◆ Polecenie 1 ◆
Przepisz dokładnie wiersze zapisów, zaczynając od wiersza zawierającego „In this captured”, i kończąc na ostatnim wierszu zapisów. Oba krańce należy uwzględnić.

◆ Wyodrębniony tekst ◆
'''

Mikołów

Sobota, 9 lipca 2011 · Komentarze(0)
Kategoria 50-100 km, Trening
Kostka jeszcze nawala. Nie jest trudno mocniej przycisnąć ale odbija się to kosztem chodzenia.

Koper

Czwartek, 7 lipca 2011 · Komentarze(0)
Kategoria 25-50 km, Użytkowo
Rozjeździć nogę. Nie mogę wysiedzieć w domu, samo czekanie aż się zagoi mnie dobija. Wyleczy się w trakcie używania.

Chorzów

Wtorek, 5 lipca 2011 · Komentarze(0)
Kategoria Użytkowo, 0-25 km
Oblać nasz sukces i wymienić się przyszłorocznymi pomysłami. Czasu mamy dużo, więc i planów będzie cała masa.

Na zawodach wytarłem klocki i dzisiaj jechałem bez hamulców. No tragedia po prostu!

Mazovia 24h - Różowe Słonie Silesia Team

Niedziela, 3 lipca 2011 · Komentarze(3)
I wreszcie przeszedł czas upragnionej Mazovi :D W zasadzie to dalej nie wiem co mnie ciągnie do tego, żeby zadawać sobie ból przez całą dobę
ale jak na razie jest to ekscytujące. Zgodnie z założeniami ruszyliśmy w piątek rano spod mojego domu po naszego kutego na cztery nogi Ficka.


Droga do Wawy trochę nas wymęczyła bo trwała ponad 7godzin z czego większość czasu spędziliśmy na korkach, objazdach i zwężeniach.
W rezultacie na miejscu mieliśmy kilka genialnych pomysłów. Początkowo miał być biwak na stadionie przy ławce rezerwowych a skończyło się na
wolnej hali, którą wykorzystaliśmy maksymalnie (Pani z obsługi chyba nie przypadliśmy do gustu :D) Urządziliśmy się w luksusowych warunkach i wieczorem
w nagrodę razem z ekipą 2x duo z Rosji wypiliśmy po zimnym lechu. Na szczęście byliśmy na tyle rozsądni, żeby się nie przyłączyć ;D
Rano pobudka o 8 i ostatnie przygotowania do startu w południe. Przy okazji poznaliśmy osobiście flasha, który przyjechał z Gdańska zmierzyć się z trasą,
(bo tak to trzeba nazwać) w kat. solo.

'''

◆ Polecenie 2 ◆
Dopisz dalszy ciąg tekstu z rowerowego bloga od miejsca, w którym się kończy.

◆ Zapisy ◆
'''

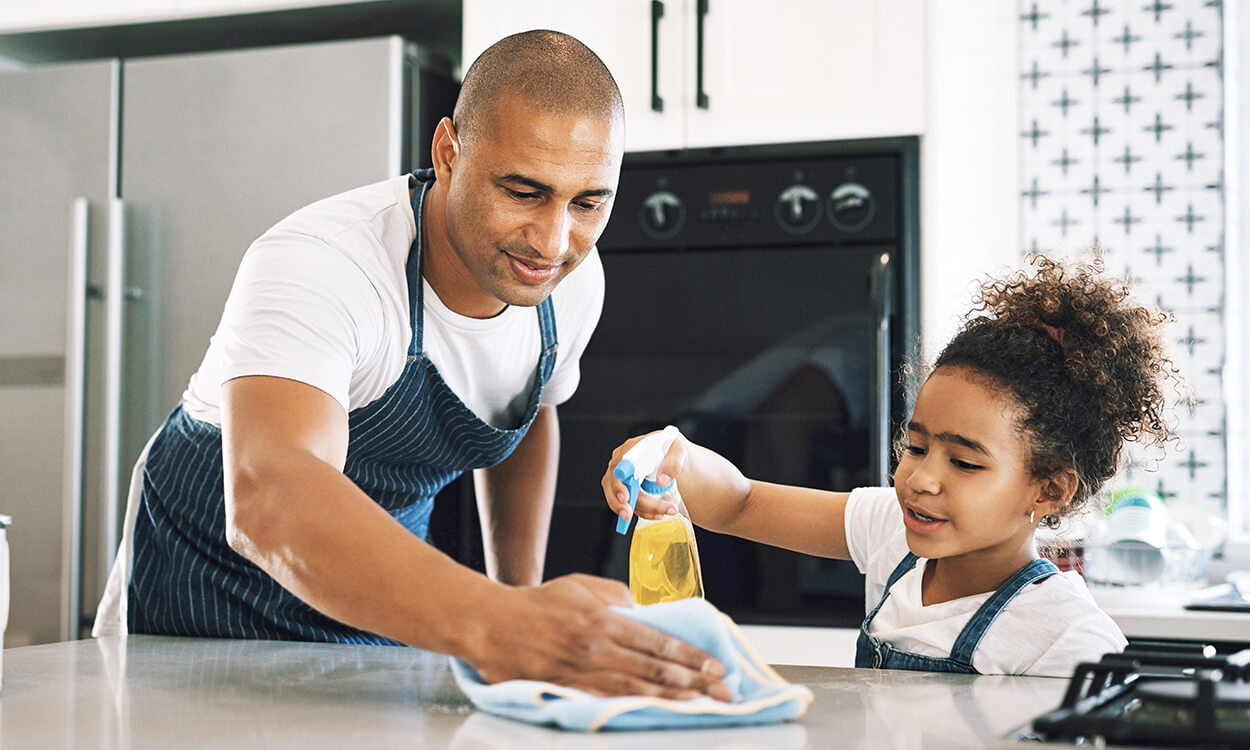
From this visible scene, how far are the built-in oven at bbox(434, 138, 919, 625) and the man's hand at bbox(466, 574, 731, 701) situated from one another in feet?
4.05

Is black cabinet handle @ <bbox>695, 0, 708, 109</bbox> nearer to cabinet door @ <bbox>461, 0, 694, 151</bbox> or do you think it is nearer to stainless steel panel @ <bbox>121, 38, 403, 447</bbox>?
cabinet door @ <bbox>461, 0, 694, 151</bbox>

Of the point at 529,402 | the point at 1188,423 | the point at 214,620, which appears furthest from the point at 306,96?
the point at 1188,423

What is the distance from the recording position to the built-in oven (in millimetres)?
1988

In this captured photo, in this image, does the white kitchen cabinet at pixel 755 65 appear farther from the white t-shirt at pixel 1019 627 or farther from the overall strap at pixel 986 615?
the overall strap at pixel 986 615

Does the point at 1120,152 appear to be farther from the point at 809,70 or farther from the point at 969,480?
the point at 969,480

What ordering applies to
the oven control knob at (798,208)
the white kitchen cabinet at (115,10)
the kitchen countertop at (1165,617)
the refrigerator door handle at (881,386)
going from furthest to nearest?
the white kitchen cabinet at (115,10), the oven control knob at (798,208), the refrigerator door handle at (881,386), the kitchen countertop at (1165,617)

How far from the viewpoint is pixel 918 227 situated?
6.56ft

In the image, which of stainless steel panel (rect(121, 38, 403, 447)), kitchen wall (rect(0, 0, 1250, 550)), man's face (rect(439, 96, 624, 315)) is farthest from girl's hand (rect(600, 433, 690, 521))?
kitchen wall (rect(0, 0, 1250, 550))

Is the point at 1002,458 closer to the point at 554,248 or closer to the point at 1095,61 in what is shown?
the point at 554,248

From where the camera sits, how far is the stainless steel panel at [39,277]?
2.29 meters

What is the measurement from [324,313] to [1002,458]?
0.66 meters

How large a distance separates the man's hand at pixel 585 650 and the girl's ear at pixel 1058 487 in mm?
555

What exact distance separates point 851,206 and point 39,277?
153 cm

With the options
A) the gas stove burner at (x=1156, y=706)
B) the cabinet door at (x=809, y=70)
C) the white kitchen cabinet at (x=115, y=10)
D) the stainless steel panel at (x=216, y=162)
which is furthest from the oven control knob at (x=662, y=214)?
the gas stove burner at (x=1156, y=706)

'''

◆ Odpowiedź 1 ◆
In this captured photo, in this image, does the white kitchen cabinet at pixel 755 65 appear farther from the white t-shirt at pixel 1019 627 or farther from the overall strap at pixel 986 615?
the overall strap at pixel 986 615

Does the point at 1120,152 appear to be farther from the point at 809,70 or farther from the point at 969,480?
the point at 969,480

What ordering applies to
the oven control knob at (798,208)
the white kitchen cabinet at (115,10)
the kitchen countertop at (1165,617)
the refrigerator door handle at (881,386)
going from furthest to nearest?
the white kitchen cabinet at (115,10), the oven control knob at (798,208), the refrigerator door handle at (881,386), the kitchen countertop at (1165,617)

How far from the viewpoint is pixel 918 227 situated?
6.56ft

In the image, which of stainless steel panel (rect(121, 38, 403, 447)), kitchen wall (rect(0, 0, 1250, 550)), man's face (rect(439, 96, 624, 315)) is farthest from girl's hand (rect(600, 433, 690, 521))?
kitchen wall (rect(0, 0, 1250, 550))

Is the point at 1002,458 closer to the point at 554,248 or closer to the point at 1095,61 in what is shown?
the point at 554,248

From where the camera sits, how far is the stainless steel panel at [39,277]?
2.29 meters

What is the measurement from [324,313] to [1002,458]?
0.66 meters

How large a distance separates the man's hand at pixel 585 650 and the girl's ear at pixel 1058 487 in mm?
555

What exact distance separates point 851,206 and point 39,277?
153 cm

With the options
A) the gas stove burner at (x=1156, y=706)
B) the cabinet door at (x=809, y=70)
C) the white kitchen cabinet at (x=115, y=10)
D) the stainless steel panel at (x=216, y=162)
which is furthest from the oven control knob at (x=662, y=214)?
the gas stove burner at (x=1156, y=706)

◆ Odpowiedź 2 ◆
Godzina zero (start)

Na pierwszy ogień poszedł Michał, który na pierwszym okrążeniu wyrobił przewagę kilkudziesięciu metrów nad kolejnym zawodnikiem, tym samym zaliczając
rekordowe okrążenie. Kolejny był Paweł, Piotr, ja. Zmienialiśmy się co jedno okrążenie i Od samego początku nasza przewaga rosła.
Kiedy wzrosła do blisko 20minut zmieniliśmy taktykę na po 2 kółka, żeby mieć w nocy więcej czasu na odpoczynek. Wszystko układało się idealnie, nawet flash
prowadził w solo :D

Godzina zero (noc)

Kilka minut po starcie Raptora trafiła nas pechowa awaria. Nasz lider, Specu strzelił focha i powiedział, że nie będzie dalej jechał przez to błoto,
skrzywił się i stanął w miejscu. Rap, nasz zespołowy szybkobiegacz wrzucił rower na plecy i z buta zmagał się z trasą, przy okazji skręcając kostkę, a co.
Ja w tym czasie zrelaksowany po prysznicu, wysuszyłem ciuszki i spokojnie ubierałem się z dużym zapasem czasowym. Do hali nagle wpada Rap z łańcuchem w zębach...
Wrzuciłem na siebie co miałem pod ręką, czołówkę do kieszeni. Wystrzeliłem z hali jak oparzony, wskoczyłem na start i pojechałem na trasę
robiąc jedno z moich szybszych okrążeń o tej porze. Nie znałem bieżących wyników i napędzała mnie myśl, że Team Reno jest tuż za nami lub niewiele przed nami.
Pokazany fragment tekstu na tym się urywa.